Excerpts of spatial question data

━━━

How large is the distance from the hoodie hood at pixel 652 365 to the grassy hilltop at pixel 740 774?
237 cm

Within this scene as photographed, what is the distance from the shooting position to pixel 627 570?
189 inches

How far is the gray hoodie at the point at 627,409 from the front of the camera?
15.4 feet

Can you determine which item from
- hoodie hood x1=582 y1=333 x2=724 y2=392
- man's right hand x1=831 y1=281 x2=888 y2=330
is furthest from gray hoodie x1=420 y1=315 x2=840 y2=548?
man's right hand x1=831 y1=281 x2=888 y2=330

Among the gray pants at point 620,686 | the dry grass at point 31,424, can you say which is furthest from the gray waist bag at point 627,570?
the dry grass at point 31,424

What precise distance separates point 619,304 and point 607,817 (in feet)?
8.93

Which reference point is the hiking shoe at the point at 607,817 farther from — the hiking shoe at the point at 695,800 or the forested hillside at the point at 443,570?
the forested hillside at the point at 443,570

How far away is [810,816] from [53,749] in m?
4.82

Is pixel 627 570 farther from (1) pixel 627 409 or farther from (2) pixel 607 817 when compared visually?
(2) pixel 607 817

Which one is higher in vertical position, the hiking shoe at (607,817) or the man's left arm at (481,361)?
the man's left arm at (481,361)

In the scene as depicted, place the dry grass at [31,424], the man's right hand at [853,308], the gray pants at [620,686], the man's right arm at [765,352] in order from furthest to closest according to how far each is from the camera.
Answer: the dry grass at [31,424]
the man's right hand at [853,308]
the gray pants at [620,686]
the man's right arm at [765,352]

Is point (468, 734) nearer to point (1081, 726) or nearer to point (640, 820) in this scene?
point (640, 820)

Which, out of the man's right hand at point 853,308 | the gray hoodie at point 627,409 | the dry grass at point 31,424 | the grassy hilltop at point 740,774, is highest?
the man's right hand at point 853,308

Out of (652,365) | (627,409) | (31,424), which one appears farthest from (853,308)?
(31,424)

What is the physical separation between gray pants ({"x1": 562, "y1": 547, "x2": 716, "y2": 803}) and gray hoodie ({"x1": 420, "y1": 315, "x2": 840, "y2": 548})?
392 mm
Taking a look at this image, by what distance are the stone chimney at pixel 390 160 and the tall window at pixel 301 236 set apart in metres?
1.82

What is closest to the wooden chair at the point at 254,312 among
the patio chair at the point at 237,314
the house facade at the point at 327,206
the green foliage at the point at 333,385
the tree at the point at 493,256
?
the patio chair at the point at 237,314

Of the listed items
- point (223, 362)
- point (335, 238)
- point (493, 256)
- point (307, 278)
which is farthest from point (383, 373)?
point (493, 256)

━━━

WORK TO BE COMPLETED
Reproduce the entire listing, substituting "gray sweatshirt" for each occurrence of "gray hoodie" and leaving everything else unchanged.

ANSWER TO THIS TASK
How large is the distance from the hoodie hood at pixel 652 365 to the grassy hilltop at pixel 740 774?
237 cm

Within this scene as photographed, what is the distance from the shooting position to pixel 627 570?
189 inches

How far is the gray sweatshirt at the point at 627,409 from the front of the camera?
15.4 feet

Can you determine which item from
- hoodie hood x1=582 y1=333 x2=724 y2=392
- man's right hand x1=831 y1=281 x2=888 y2=330
is furthest from gray sweatshirt x1=420 y1=315 x2=840 y2=548?
man's right hand x1=831 y1=281 x2=888 y2=330

Among the gray pants at point 620,686 | the dry grass at point 31,424, can you say which is furthest from the gray waist bag at point 627,570?
the dry grass at point 31,424

What precise distance separates point 619,304 and point 607,817 (in feet)?
8.93

Which reference point is the hiking shoe at the point at 607,817 farther from — the hiking shoe at the point at 695,800 or the forested hillside at the point at 443,570?
the forested hillside at the point at 443,570

How far away is [810,816] from [53,749] in m?
4.82

Is pixel 627 570 farther from (1) pixel 627 409 or farther from (2) pixel 607 817 when compared visually?
(2) pixel 607 817

Which one is higher in vertical position, the hiking shoe at (607,817) or the man's left arm at (481,361)?
the man's left arm at (481,361)

In the scene as depicted, place the dry grass at [31,424], the man's right hand at [853,308], the gray pants at [620,686], the man's right arm at [765,352] in order from furthest to closest according to how far each is from the camera.
Answer: the dry grass at [31,424]
the man's right hand at [853,308]
the gray pants at [620,686]
the man's right arm at [765,352]

Is point (468, 734) nearer to point (1081, 726) or nearer to point (640, 820) in this scene?
point (640, 820)

Which, out of the man's right hand at point 853,308 | the gray sweatshirt at point 627,409 | the dry grass at point 31,424 | the grassy hilltop at point 740,774, is highest?
the man's right hand at point 853,308

Out of (652,365) | (627,409) | (31,424), which one appears farthest from (853,308)?
(31,424)

What is the physical separation between gray pants ({"x1": 562, "y1": 547, "x2": 716, "y2": 803}) and gray sweatshirt ({"x1": 420, "y1": 315, "x2": 840, "y2": 548})?
392 mm
Taking a look at this image, by what distance are the stone chimney at pixel 390 160 and the tall window at pixel 301 236 set apart in metres?
1.82

What is closest to the wooden chair at the point at 254,312 among
the patio chair at the point at 237,314
the house facade at the point at 327,206
the green foliage at the point at 333,385
the tree at the point at 493,256
?
the patio chair at the point at 237,314

Of the listed items
- point (223, 362)
- point (335, 238)
- point (493, 256)
- point (307, 278)
which is farthest from point (383, 373)?
point (493, 256)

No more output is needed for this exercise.